Editor's Corner


Mobile entertainment in recovery or triage?
The flattening of mobile entertainment revenues has put a damper on the 3GSM World Congress--particularly in Hall 7 where the GSM Association has provided a dedicated mobile entertainment zone. When I visited that hall on Wednesday, the traffic was light and the mood was glum.

That same feeling prevailed at the GSM Association Awards dinner last night. Although I was fortunate to sit with mobile content firm I-Play, which won an award for best made-for-mobile game, many of the people I spoke with in the crowd were bemoaning the growth plateau in mobile entertainment, particularly in certain segments such as gaming.

And I can see why. It's still difficult for consumers to trial a game before they purchase it and unless the game play is obvious--i.e. consumers understand that "The Fast & the Furious: Tokyo" is a racing game--most people aren't going to pay to download the game, let alone pay a monthly subscription fee.

What will it take to bring mobile content to the masses? That's a good question and I've heard lots of discussion about it. Yes, the user interface is key and people need to be able to purchase content without requiring 15-20 clicks, but I also think that prices need to be realigned. I don't think mobile games or other types of content will ever become mass market if they are going to cost $5 to $7 to download. At that price, the content is no longer an impulse buy nor is it going to appeal to the mass market. Perhaps an advertising-sponsored model will help drive mobile content usage--I think we'll see more of these models develop as the year progresses.

I also think content companies need to focus on quality, not quantity. Build compelling, well-made content. Stop buying licenses for content that doesn't lend itself to the mobile platform or isn't going to be intuitive for the customer to want to purchase.

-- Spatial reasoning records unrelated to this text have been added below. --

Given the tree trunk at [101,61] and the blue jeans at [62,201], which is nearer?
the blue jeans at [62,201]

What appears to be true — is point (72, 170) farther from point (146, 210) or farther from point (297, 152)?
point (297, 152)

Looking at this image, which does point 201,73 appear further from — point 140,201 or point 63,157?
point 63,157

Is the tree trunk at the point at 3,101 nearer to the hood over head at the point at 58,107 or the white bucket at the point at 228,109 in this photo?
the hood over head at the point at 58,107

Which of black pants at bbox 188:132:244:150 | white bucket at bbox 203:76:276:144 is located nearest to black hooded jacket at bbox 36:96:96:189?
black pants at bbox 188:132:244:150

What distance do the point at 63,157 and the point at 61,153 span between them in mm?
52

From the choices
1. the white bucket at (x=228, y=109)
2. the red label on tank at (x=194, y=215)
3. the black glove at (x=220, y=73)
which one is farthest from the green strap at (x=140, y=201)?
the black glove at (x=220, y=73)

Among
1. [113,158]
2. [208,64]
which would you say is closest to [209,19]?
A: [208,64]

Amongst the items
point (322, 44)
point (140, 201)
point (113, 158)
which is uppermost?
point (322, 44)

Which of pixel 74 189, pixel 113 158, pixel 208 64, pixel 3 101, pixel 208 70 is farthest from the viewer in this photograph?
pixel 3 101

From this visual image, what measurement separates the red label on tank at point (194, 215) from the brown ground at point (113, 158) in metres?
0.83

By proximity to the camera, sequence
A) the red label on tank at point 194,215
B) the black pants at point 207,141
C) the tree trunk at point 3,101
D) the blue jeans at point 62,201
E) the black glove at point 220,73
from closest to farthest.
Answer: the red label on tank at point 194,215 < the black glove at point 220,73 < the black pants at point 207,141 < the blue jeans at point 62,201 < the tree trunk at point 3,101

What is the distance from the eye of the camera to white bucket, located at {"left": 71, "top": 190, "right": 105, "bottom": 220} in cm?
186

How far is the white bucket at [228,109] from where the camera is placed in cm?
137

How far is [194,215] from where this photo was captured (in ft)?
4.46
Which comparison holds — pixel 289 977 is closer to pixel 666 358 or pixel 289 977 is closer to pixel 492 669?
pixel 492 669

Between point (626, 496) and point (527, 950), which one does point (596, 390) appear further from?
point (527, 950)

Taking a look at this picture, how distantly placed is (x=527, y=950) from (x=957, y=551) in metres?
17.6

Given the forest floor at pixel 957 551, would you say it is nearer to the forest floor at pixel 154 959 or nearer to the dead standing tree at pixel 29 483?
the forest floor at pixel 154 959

Get back to the basics and stop all the hype.  It's time for mobile entertainment to return to the exciting and innovative industry it once was. -Sue

P.S. It sounds like several people in the mobile content industry are not pleased with the GSM Association's planned Mobile Entertainment and Advertising Summit set for New York on March 30th (yes, that's the day after CTIA Wireless 2007).  Does this industry really need another conference?